73 days * 8 hours * $0.52 = $303.68

Phone and consumables are also easy as I don’t use my phone for work and I have used about ten pages of a cheap notebook, so no cost incurred there.

My laptop is provided by work so there is no cost I have incurred for that. I am using my existing monitors, keyboard, mouse, etc but they are all a couple of years old and it wasn’t clear if they were already part of the fixed rate or should be calculated on their own, I decided to leave them out.

The remaining item to calculate is internet. I live alone so 100% of it is used by me, but how much of that is work related? I pay $80 per month for an unlimited plan, so there are is no clear time based or usage based way to split between work and non-work. The best answer I could find is to pick a method that you can justify.

First let’s see about time based: there are 168 hours in a week, if I worked every day then that is 40 hours. So 24% of my internet use is work related. I pay $80 per month and there were three and a half months of working from home:

3.5 months * $80 * 24% = $67.20

What about usage based? I keep track of some stats for a few days and found that the data used from my work laptop ranged from a low of 300MB one day to a high of 2GB on another day that had a few Zoom meetings. That was lower than I expected, and also nothing compared to what I use for non-work, as a percentage it would be in the single digits, so I didn’t continue down this path as time based is higher.

So where does this method leave me?

$303.68 + $67.20 = $370.88

I can claim more under the shortcut method than the fixed rate method.

Actual cost method

The final method is where you work out all the individual costs, but what are they?

In my study the modem, router and two computers are on 24/7, so there is no additional cost for them to also be on when I am working.

However there are work related things that do consume electricity:

  • my monitors, speakers and desk lamp would normally be turned off, using a power meter I found that collectively they consume 0.075kWh
  • averaged over a few hours, I measured my work laptop at 0.013kWh
  • the ceiling light is an LED that comes in at 0.007kWh

Combining these together and multiplying by the cost of electricty at the time:

( 0.075kWh + 0.013kWh + 0.007kWh ) * $0.262 = $0.025/h

Hmmm… claiming 2.5 cents per hour is a lot less than claiming 80 or 52 cents per hour.

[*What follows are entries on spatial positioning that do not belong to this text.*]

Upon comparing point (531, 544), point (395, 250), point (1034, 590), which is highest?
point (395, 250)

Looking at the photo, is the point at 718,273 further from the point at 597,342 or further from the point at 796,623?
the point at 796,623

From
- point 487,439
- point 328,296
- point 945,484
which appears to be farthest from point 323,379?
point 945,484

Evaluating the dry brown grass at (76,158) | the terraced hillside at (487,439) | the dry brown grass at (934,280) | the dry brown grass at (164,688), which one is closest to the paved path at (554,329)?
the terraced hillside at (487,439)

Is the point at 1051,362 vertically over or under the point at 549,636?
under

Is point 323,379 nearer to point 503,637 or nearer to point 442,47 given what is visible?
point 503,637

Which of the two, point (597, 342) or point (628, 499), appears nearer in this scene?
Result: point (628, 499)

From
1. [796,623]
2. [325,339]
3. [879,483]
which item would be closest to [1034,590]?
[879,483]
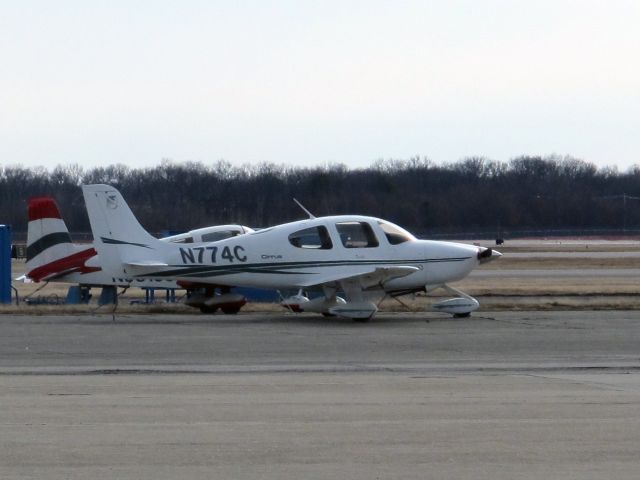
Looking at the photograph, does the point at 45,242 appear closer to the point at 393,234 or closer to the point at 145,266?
the point at 145,266

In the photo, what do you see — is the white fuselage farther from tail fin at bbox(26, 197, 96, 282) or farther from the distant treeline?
the distant treeline

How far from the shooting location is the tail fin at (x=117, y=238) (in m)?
21.0

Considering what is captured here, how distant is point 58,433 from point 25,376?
4232 millimetres

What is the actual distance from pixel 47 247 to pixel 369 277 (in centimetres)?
868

The other thing that is now on when I am working from home is my central heating. This is gas, so I will first work out how much electricity it uses. As this is controlled through Home Assistant I can see when it is turning on or off, and I am also pulling instantaneous usage from my smart meter.

I could probably do a deep analysis to get real values, but instead I looked at a couple of cold days and found that the heating is on for ten minutes of every hour, and when it is on the power usage jumps by about 400W for those ten minutes:

( 10 minutes / 60 minutes ) * 0.4kW * $0.262 = $0.017/h

This means my total cost of electricity to work from home was:

( $0.025/h + $0.017/h ) * 73 days * 8 hours = $24.52

The only thing I have that uses gas is my central heating, so I don’t need to worry about splitting the type of usage (eg heating vs cooking vs hot water), I just need to come up with a work and non-work ratio.

I don’t have the heating on 24/7, but the months that I was working from home were all cool to cold, so the heating was on for most of the time that I had it scheduled. If I said that during the day on a weekday was work, with weekday evening and weekends being non-work, my estimate was 40% of the schedule was work.

The cost of gas varies throughout the year, based on my bills I estimated the cost for the period I was working from home to be:

$420 * 40% = $168

From what I worked out for the fixed rate method I have internet expenses to include, but I have no expenses for consumables or any legitimate decline in value for furniture or equipment. I also have no specific cleaning expenses for my study, so not including anything for that.

After all this, where am I up to?

$24.52 + $168.00 + $67.20 = $259.72

Comparison

Putting the different methods side by side:

  • Shortcut: $467.20
  • Fixed rate: $303.68
  • Actual cost: $259.72

If I had needed to buy a computer for work or new furniture the situation might have been different, but the shortcut method works best for me so that is what I went with.